Aykut hocaya mesaj (Erman Özgür
Sivasspor ise Fenerbahçe’nin presi karşısında ilk yarım saat zorlandı. Ancak golü yedikten sonra daha fazla adamla gelirken, Ziya’nın güzel ortasında Hakan kafayı dışarı atınca beraberlikten oldular. Ama 2. yarıya, fizik gücü maç boyunca hissedilen Kone-Emre-Bifouma üçlüsünün organizasyonu sonrası buldukları gol ile çok iyi başladılar. Fenerbahçe ise bu gole vites artırarak karşılık verdi. Aykut Kocaman’ın tam zamanında gelen Soldado hamlesi karşılığını verdi. Önce karambolde, sonra kendi kazanarak ve son olarak da Giuliano’nun asistinde golleri atarak 20 dakikada hat-rick yapmayı başardı. Bu performans bana göre Aykut hocaya bir mesajdı.

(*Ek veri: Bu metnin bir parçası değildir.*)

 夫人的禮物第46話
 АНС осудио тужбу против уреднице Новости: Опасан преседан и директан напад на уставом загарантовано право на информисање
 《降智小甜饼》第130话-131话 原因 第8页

İç sahada Soldado (Erman Özgür)
Bu takımın özellikle iç sahada santrforu Soldado’dur. Bu mesajı iyi mücadele eden Janssen’in performansı ile değil Soldado’nun özellikleri üzerinden değerlendirmek gerekir. Soldado’nun sahada olması belki bu maçı mücadele ve hırsı üzerinden kazanan Fenerbahçe’ye bundan sonraki maçlarda pas trafiği, iyi organizasyon ve Valbuena’nın dönüşüyle birlikte özlenen kaliteyi de getirebilir.

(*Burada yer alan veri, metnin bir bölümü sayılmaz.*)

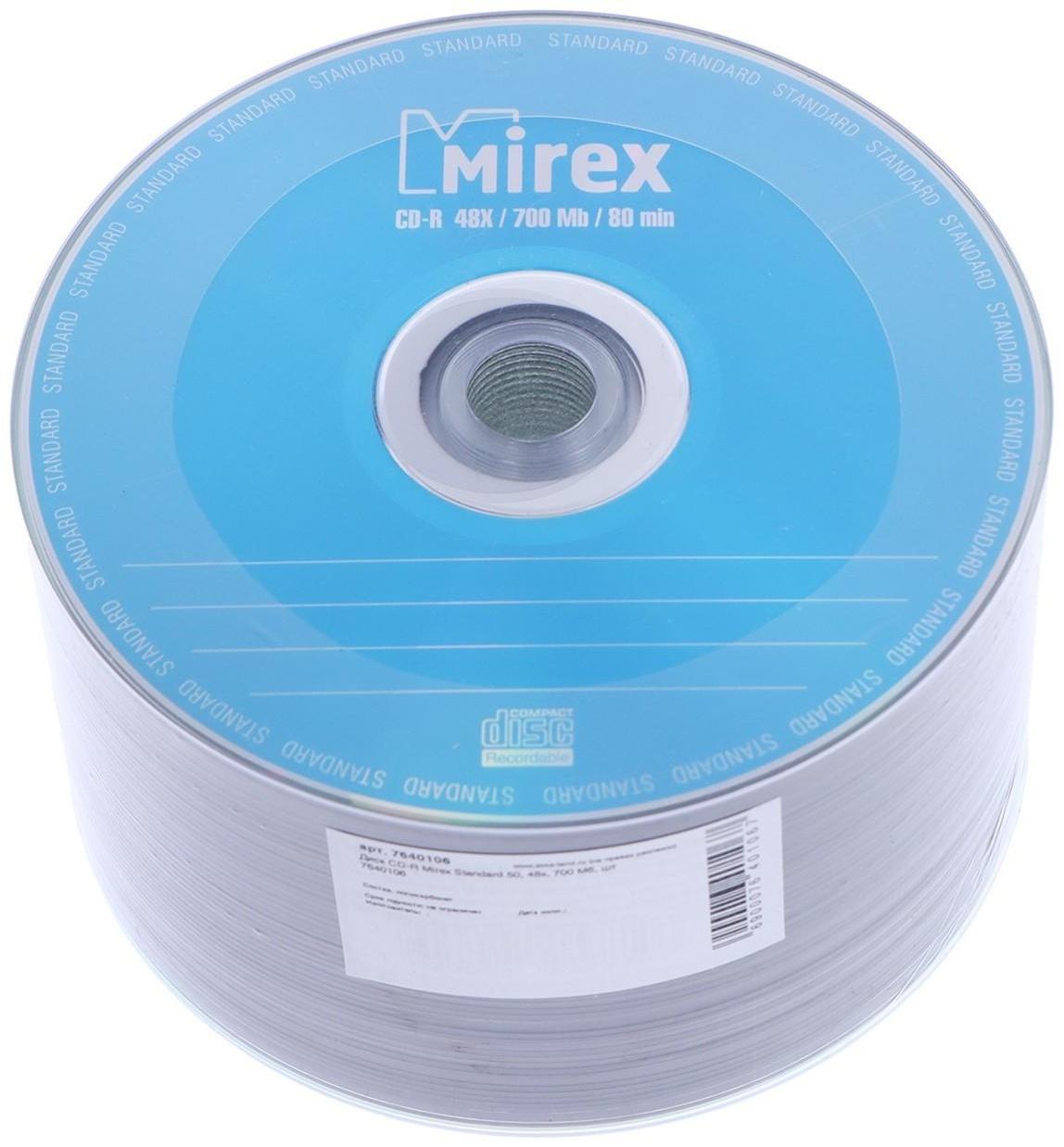 Диск CD-R Mirex Standard 50, 48x, 700 Мб, шт
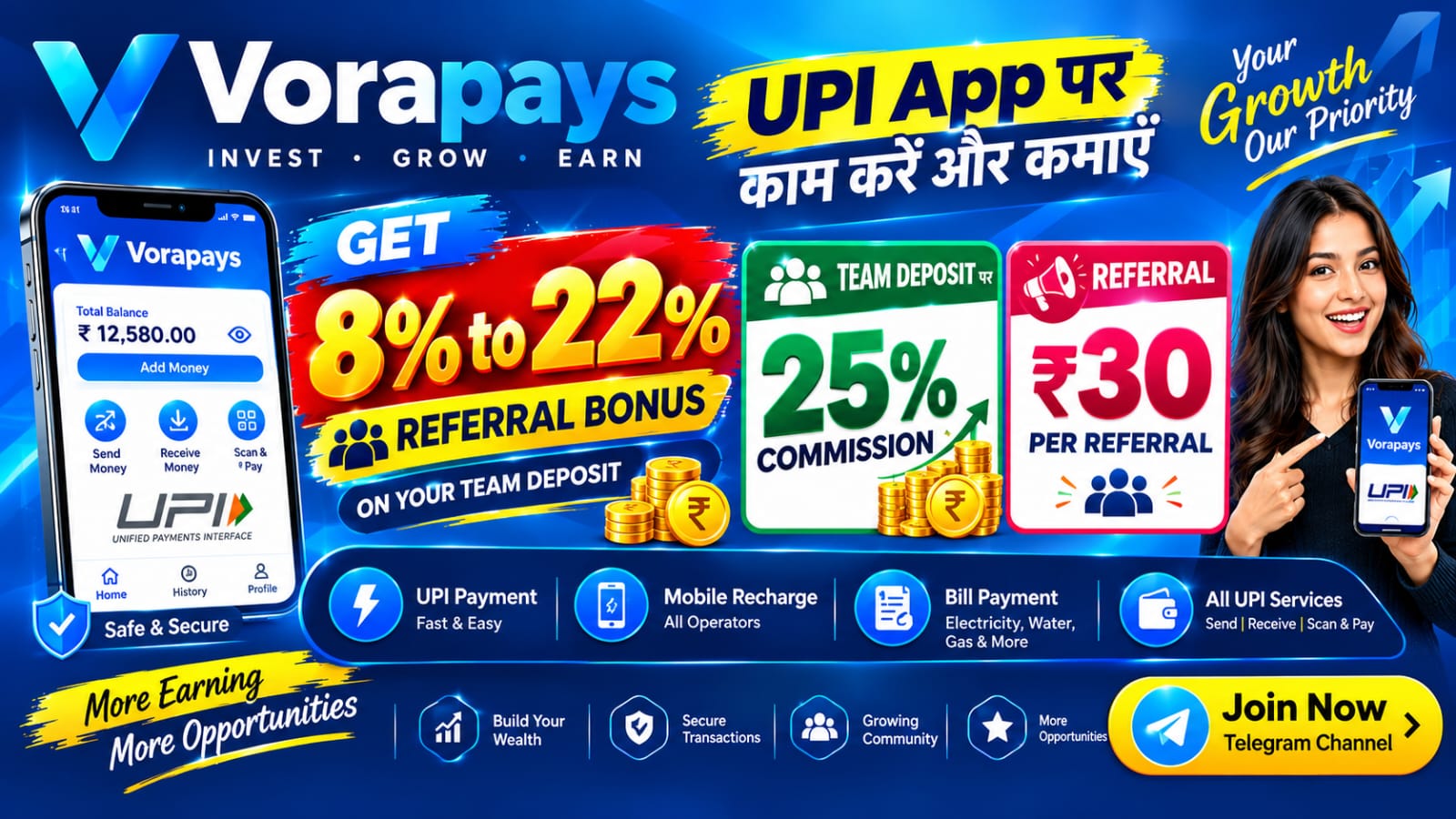VoraPays official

Çağ dışı yönetim! (Deniz Çoban)
Maçın en çok konuşulan anı, Bifouma’nın kırmızı kart gördüğü pozisyonu Deniz Çoban yorumladı: Bifouma’ya doğru bir kırmızı kart çıktı, ancak hakemin bu kargaşa ortamını yönetme biçimi tamamen çağdışıydı. Hakemin, oyuncuların yüzüne tokat atar gibi kart göstermesi; kabul edilebilir davranışlar değil.

(Deniz Çoban)
Maçta 63. dakikaya gelene kadar fazla tartışılacak pozisyon yaşanmadı fakat hakemin oyun genelinde faul standardıyla ilgili tutarsızlıkları vardı. Ne olduysa 63. dakikada oldu. Hakem basit bir faul düdüğü çaldı. Bifouma bu pozisyona fazlasıyla sinirlendi ve hakeme aşırı tepki gösterdi. Hakem haklı olarak sarı kartı gösterdi. Bunun üzerine hakemi protesto için alkışlayınca, ikinci sarı kartı görerek doğru bir şekilde oyundan atıldı.

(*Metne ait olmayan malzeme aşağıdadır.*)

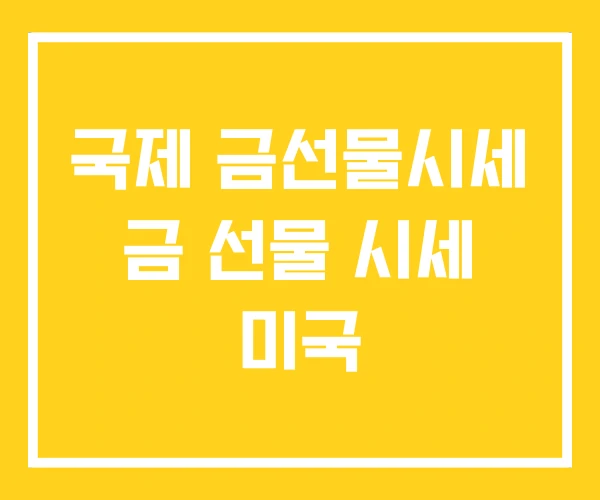 국제 금선물시세 금 선물 시세 미국
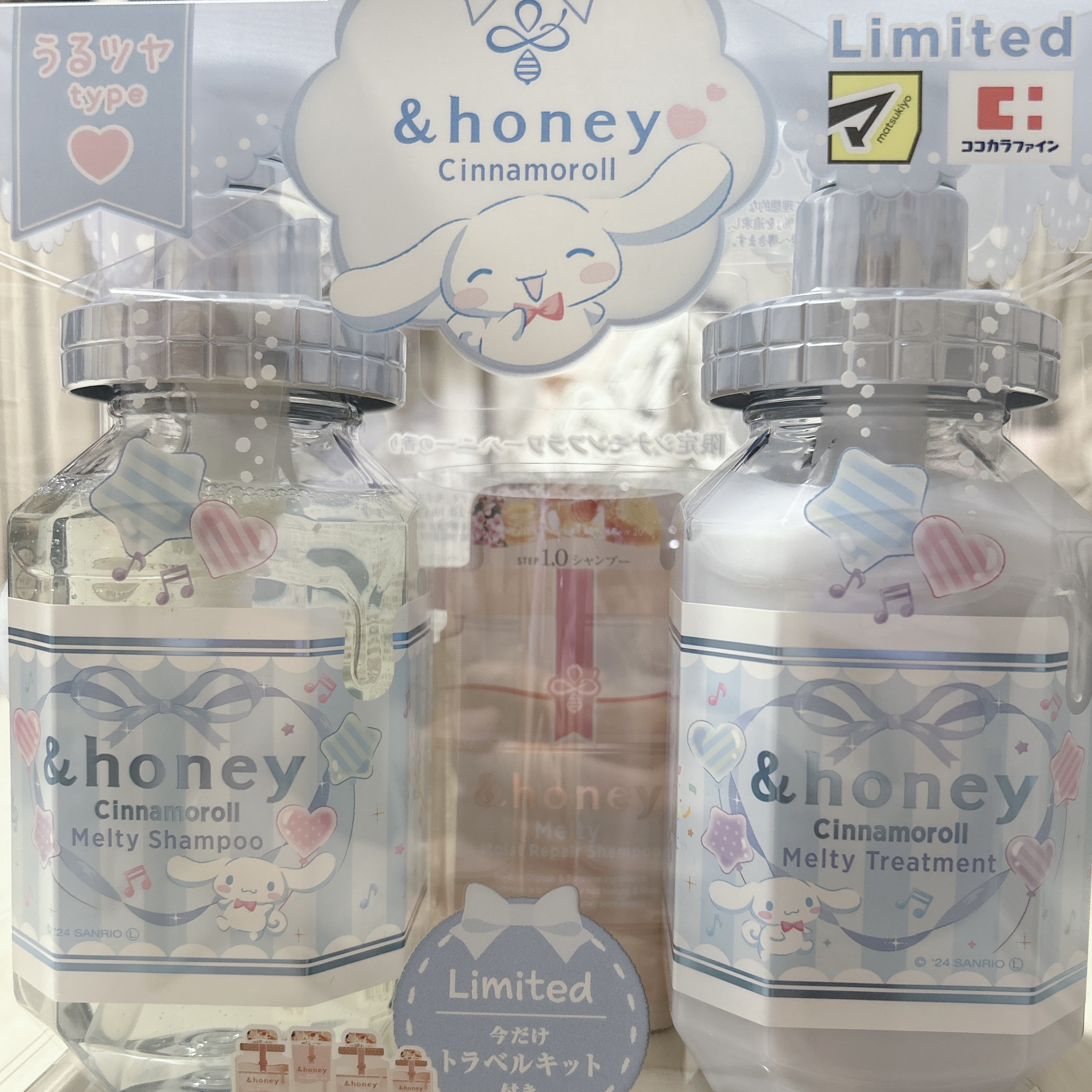 シナモロール スムースモイスチャー 限定ペアセット2023ver./&honey/シャンプー・コンディショナーを使ったクチコミ（1枚目）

Bu pozisyon özelinde baktığınızda doğru bir kırmızı kart çıktı diyebiliriz. Fakat hakemin bu kargaşa ortamını yönetme biçimi tamamen çağdışı ve üst düzey bir hakeme yakışmayacak şekildeydi. Gergin bir ortamda en sakin kalması gereken hakemdir. Hakemin sinirlenmesi, kaş çatması, diş sıkması, oyuncuların yüzüne tokat atar gibi kart göstermesi; kabul edilebilir davranışlar değil.

Önce Ziya’ya kırmızı! (Deniz Çoban)
Oyunu geren ve oyuncuları sinirlendiren taraf hakem olmamalıydı. Diğer taraftan, bu pozisyona ilk tepkiyi veren ve topa sinirli bir şekilde vuran Ziya, Bifouma’ya kırmızı kart çıkmadan hemen önce hakemi göğsünden iki kez itti. Üzerine parmak sallayarak tehdit etti. Burada sert bakışlar göndermek yerine, kırmızı kartla Ziya’yı ihraç etmek gerekirdi.